EXERCISE DESCRIPTION: Every line that contains "direction" must be located and copied from the data.

INFORMATION:

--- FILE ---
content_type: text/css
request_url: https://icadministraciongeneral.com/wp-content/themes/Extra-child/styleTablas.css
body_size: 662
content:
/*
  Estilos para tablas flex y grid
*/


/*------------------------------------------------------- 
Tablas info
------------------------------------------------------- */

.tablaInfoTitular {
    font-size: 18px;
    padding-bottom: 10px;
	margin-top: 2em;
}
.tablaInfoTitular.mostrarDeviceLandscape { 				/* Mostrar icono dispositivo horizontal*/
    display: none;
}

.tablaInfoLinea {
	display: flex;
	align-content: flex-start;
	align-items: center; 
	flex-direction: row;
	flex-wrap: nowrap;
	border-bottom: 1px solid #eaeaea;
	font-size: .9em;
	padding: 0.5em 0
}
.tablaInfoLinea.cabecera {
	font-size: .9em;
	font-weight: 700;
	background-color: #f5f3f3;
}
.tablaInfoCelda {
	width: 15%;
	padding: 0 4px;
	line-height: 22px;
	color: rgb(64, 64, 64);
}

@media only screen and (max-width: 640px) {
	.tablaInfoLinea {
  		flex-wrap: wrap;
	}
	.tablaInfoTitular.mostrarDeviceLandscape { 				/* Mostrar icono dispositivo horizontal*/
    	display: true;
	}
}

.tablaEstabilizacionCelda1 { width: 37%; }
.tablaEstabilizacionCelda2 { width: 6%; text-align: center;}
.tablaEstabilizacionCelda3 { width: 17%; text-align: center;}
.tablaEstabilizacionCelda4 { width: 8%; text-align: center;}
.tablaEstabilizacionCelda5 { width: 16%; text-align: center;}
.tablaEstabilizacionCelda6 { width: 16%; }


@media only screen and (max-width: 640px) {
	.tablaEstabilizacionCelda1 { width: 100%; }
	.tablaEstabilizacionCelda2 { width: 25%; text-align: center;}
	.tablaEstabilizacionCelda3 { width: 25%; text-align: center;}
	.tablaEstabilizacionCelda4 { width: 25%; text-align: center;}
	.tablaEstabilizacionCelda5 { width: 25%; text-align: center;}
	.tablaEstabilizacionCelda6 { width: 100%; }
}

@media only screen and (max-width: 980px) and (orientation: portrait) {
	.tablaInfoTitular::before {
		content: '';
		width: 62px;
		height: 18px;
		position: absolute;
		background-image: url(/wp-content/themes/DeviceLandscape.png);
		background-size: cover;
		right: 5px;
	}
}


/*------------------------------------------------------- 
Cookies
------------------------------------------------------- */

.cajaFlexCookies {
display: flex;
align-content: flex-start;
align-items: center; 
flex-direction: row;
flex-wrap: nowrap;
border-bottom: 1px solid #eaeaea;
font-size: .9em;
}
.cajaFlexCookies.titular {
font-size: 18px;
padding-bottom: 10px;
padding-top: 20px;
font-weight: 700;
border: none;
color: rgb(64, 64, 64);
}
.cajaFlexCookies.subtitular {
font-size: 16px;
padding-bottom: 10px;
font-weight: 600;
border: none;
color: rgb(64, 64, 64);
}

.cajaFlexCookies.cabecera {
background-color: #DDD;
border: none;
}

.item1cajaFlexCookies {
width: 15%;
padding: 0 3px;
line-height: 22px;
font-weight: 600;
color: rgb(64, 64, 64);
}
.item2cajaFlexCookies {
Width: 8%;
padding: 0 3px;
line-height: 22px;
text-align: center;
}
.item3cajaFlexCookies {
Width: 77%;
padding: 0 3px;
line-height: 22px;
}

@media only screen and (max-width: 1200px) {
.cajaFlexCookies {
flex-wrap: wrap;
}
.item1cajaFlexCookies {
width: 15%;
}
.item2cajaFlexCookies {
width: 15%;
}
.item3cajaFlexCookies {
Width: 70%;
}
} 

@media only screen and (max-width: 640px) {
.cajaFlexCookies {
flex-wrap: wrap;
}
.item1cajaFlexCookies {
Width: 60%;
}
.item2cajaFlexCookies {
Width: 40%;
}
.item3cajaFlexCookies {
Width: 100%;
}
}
--
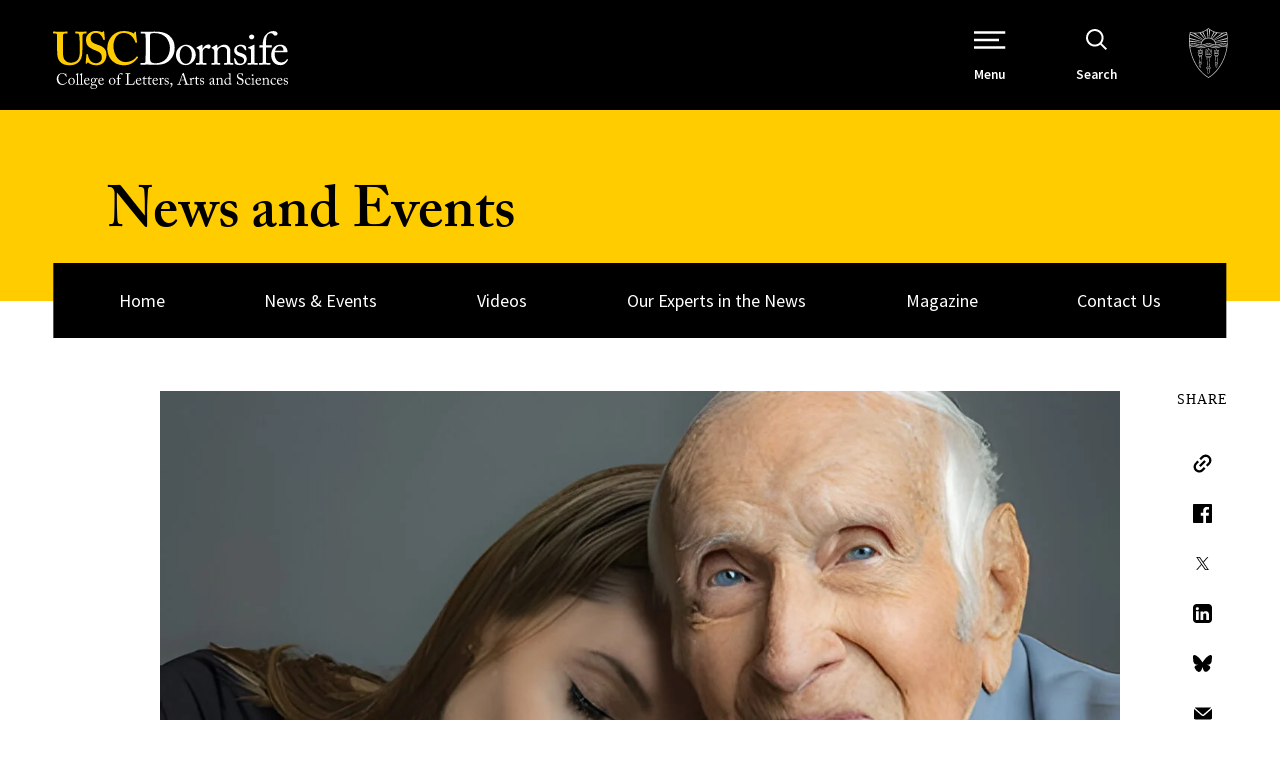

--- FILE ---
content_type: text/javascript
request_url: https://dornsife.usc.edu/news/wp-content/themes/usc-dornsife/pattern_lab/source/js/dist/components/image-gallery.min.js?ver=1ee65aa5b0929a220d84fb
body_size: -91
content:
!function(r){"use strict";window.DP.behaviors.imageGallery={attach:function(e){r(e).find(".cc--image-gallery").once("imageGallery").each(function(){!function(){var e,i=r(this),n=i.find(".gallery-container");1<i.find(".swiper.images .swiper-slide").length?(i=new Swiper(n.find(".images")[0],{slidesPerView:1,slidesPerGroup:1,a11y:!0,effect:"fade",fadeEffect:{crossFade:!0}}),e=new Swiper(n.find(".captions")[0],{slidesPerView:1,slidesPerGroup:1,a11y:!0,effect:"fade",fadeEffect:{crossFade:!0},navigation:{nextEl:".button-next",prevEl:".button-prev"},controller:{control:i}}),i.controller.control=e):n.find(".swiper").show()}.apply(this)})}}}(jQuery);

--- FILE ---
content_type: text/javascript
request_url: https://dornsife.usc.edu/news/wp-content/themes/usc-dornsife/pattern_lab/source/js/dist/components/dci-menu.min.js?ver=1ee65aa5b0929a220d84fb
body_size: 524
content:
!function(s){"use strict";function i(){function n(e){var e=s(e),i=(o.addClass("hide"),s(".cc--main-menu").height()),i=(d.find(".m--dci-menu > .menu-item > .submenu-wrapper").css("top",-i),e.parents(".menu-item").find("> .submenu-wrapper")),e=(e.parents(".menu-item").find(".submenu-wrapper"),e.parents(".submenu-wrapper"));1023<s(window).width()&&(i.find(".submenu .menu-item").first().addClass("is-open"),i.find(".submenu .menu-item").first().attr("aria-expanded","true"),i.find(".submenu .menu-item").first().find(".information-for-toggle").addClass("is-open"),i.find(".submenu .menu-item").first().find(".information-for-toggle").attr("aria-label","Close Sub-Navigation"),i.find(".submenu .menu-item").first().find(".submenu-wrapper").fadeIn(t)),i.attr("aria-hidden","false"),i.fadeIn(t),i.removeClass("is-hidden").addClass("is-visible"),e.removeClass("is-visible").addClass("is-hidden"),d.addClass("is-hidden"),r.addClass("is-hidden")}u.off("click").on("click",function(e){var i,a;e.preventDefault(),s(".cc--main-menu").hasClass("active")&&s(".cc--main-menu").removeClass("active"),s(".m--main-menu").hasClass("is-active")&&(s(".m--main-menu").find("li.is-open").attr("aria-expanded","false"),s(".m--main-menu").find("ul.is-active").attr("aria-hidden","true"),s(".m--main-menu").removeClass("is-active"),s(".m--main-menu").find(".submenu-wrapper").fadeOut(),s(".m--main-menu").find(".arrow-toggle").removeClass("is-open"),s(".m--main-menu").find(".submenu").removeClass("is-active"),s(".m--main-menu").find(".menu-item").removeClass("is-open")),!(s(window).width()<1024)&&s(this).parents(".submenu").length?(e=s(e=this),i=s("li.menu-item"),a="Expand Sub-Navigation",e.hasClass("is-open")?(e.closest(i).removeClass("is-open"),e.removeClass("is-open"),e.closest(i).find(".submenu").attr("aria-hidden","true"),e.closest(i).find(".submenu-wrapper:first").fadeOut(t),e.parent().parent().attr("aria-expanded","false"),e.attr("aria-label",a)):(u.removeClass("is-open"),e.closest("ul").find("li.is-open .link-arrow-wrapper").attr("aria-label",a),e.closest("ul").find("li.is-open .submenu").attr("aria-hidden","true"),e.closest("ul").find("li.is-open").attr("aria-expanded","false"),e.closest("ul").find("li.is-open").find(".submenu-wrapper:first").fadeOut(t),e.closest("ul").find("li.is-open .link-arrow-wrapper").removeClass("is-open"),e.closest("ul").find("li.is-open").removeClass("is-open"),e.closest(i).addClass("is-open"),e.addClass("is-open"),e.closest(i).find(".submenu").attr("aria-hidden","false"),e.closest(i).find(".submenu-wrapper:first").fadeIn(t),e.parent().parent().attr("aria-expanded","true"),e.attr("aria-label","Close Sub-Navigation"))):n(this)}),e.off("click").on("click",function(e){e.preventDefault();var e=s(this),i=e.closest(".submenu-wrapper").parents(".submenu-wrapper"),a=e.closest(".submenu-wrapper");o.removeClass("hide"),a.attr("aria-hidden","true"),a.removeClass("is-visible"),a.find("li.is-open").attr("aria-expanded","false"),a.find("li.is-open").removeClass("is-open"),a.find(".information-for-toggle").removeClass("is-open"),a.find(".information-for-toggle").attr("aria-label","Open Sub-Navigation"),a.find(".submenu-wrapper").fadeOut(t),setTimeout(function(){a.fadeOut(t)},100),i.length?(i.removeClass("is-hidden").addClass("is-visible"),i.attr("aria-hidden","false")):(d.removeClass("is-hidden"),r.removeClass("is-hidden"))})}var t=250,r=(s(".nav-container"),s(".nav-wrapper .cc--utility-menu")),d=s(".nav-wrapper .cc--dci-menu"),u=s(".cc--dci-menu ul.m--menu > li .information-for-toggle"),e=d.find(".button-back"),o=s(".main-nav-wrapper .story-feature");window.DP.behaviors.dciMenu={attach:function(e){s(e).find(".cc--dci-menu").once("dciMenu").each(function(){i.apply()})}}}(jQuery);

TASK ANSWER:
	flex-direction: row;
flex-direction: row;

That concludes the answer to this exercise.